Once the flower prep started, I discovered the light was much brighter outside, and releasing the two tiny pollen eating ants swimming in the washing bowl into nature was much easier. And the Gold Creek vista was more pleasing than looking up at some kitchen cupboards.

After cutting the green knobs off five dozen dandelion flowers and piling them in groups of 12 for easy counting, then using a soup spoon to scrape them off the cutting board into a sandwich bag, it got a little tedious for a geezer’s aging fine motor skills. Do I really have to cut the green knobs off the back of the flowers? Are the knobs really that bitter on the early spring dandelions?

So, I cut the stem off and popped a washed dandelion flower, green knob and all, into my mouth and started chewing. It tasted kind of like a lettuce leaf or a celery stalk. T

he rest of the dandelions were washed and bagged much faster and safer, when all I had to do was pull the stem off instead of wielding a sharp knife close to my fingers, while cutting the green knob off.
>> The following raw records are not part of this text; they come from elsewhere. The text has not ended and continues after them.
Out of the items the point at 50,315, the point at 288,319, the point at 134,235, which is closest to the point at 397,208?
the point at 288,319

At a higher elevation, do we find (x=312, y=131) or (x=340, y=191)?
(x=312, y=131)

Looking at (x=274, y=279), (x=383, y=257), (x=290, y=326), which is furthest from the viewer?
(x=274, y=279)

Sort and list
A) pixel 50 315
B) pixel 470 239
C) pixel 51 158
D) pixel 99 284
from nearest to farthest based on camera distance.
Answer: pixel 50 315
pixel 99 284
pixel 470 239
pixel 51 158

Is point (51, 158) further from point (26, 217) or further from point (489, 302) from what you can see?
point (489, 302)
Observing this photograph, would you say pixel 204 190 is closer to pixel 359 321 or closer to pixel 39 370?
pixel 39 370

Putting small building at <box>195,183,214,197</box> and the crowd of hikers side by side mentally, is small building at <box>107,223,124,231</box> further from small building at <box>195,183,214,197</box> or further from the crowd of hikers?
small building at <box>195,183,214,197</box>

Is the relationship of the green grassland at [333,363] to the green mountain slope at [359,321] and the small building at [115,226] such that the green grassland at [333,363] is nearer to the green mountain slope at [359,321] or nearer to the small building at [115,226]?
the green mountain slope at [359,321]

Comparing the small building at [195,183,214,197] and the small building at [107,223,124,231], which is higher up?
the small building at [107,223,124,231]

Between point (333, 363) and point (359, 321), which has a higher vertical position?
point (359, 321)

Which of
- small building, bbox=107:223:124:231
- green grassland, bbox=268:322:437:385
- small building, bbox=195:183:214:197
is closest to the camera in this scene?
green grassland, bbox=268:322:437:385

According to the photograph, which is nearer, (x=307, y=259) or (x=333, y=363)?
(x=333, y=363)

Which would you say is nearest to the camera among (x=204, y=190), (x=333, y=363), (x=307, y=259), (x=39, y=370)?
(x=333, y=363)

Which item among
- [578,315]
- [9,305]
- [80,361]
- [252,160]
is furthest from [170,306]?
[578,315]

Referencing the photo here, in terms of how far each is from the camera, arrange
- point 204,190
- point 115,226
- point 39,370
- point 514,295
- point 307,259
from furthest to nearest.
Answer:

The next test would be to see how well the knobby flowers stir into the pancake mix. The next morning, I stirred five dozen dandelion flowers with the green knobs still attached into a cup of all-purpose flour along with two eggs. Milk was gradually stirred into the mix until the right consistency was reached. The batter produced two-and-a-half pan-sized tasty, chewy pancakes. Perhaps two or three dozen dandelions would produce a less chewy batter.

Regardless, the maple syrup turned it all into a delightful, filling breakfast.

If you want to try this yourself, but have never eaten dandelions before, the wisdom that the tribal elders learned over many generations tells us to try a couple of flowers, then wait a week to see if they cause an allergic reaction. Repeat that for three weeks to check for a delayed reaction, then eat the new food cautiously for the first year.

Foraging can be fun, tasty and economical.